The Port of Baltimore has been touting its readiness to welcome the onslaught of giant container ships anticipated when the Panama Canal expansion is complete. The channels are dredged, the berth expanded and the brand new cranes are up and running. Already beating most East Coast ports in infrastructure, Baltimore seemed like it had finally beaten the geographic odds stacked against it because of its location 180 miles up the Chesapeake.
But then, last week, CSX pulled the plug on an intermodal yard that has been one of the centerpieces of the port’s container expansion program. That’s right, the city where the American railroad revolution began is being abandoned by the American railroad. It is ironic but Baltimore’s long devotion to rail has become its Achilles’ heel.

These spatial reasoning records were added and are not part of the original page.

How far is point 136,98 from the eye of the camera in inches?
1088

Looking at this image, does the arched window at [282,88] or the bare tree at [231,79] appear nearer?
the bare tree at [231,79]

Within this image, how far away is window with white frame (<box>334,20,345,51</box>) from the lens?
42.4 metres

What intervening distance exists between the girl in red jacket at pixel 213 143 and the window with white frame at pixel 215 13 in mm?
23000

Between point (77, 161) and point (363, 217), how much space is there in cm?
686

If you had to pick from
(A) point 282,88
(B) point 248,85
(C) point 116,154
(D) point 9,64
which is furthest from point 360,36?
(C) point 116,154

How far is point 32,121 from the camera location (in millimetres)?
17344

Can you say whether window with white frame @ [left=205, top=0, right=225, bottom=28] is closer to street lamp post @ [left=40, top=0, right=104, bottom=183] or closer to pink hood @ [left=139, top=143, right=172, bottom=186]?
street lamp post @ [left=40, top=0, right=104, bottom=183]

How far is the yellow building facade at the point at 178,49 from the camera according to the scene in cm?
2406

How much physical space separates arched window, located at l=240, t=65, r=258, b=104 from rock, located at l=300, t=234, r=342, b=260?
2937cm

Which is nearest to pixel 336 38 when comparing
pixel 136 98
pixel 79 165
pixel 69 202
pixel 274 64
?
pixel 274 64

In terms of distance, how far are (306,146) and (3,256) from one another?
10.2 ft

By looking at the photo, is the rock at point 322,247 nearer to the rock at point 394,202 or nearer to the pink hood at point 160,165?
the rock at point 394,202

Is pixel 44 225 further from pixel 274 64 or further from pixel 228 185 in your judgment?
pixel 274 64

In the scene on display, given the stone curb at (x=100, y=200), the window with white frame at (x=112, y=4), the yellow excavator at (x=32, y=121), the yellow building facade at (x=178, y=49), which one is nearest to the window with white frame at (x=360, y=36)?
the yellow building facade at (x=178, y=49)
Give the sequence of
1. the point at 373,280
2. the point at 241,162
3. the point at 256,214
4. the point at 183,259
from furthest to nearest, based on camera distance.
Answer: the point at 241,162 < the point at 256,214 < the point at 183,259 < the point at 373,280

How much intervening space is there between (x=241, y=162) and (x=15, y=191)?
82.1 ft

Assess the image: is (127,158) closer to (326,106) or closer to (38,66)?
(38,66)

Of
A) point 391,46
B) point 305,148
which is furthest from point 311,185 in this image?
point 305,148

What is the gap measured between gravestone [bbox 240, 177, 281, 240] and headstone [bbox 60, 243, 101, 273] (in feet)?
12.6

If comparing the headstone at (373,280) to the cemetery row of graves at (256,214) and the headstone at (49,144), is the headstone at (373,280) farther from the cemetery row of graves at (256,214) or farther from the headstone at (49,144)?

Here is the issue — between the waterfront and the main rail lines there is a century-old tunnel under the city. This tunnel doesn’t allow for shipping containers to be double stacked. So the plan was to use trucks to take containers from the port to a modern intermodal yard where trains could be double stacked before send off. But remember, the Baltimore area is chock-full of neighborhoods of people who don’t fancy having a daily dose of dray trucks careening around to get to this new facility. So one after another, proposed sites were abandoned due to community pressure. Finally, the city, the state DOT and CSX settled on a neighborhood in the southwestern part of the city, near the B&O Railroad museum. These neighbors also raised alarms and on the Thursday before the Labor Day weekend, the project died.
This news has been greeted with stunned incredulity by most port watchers who recall the CSX pledge to include Baltimore in its big National Gateway project linking the Midwest to East Coast ports. But it looks like the single stacked trains will continue to roll and Baltimore might not be sitting as pretty as we thought.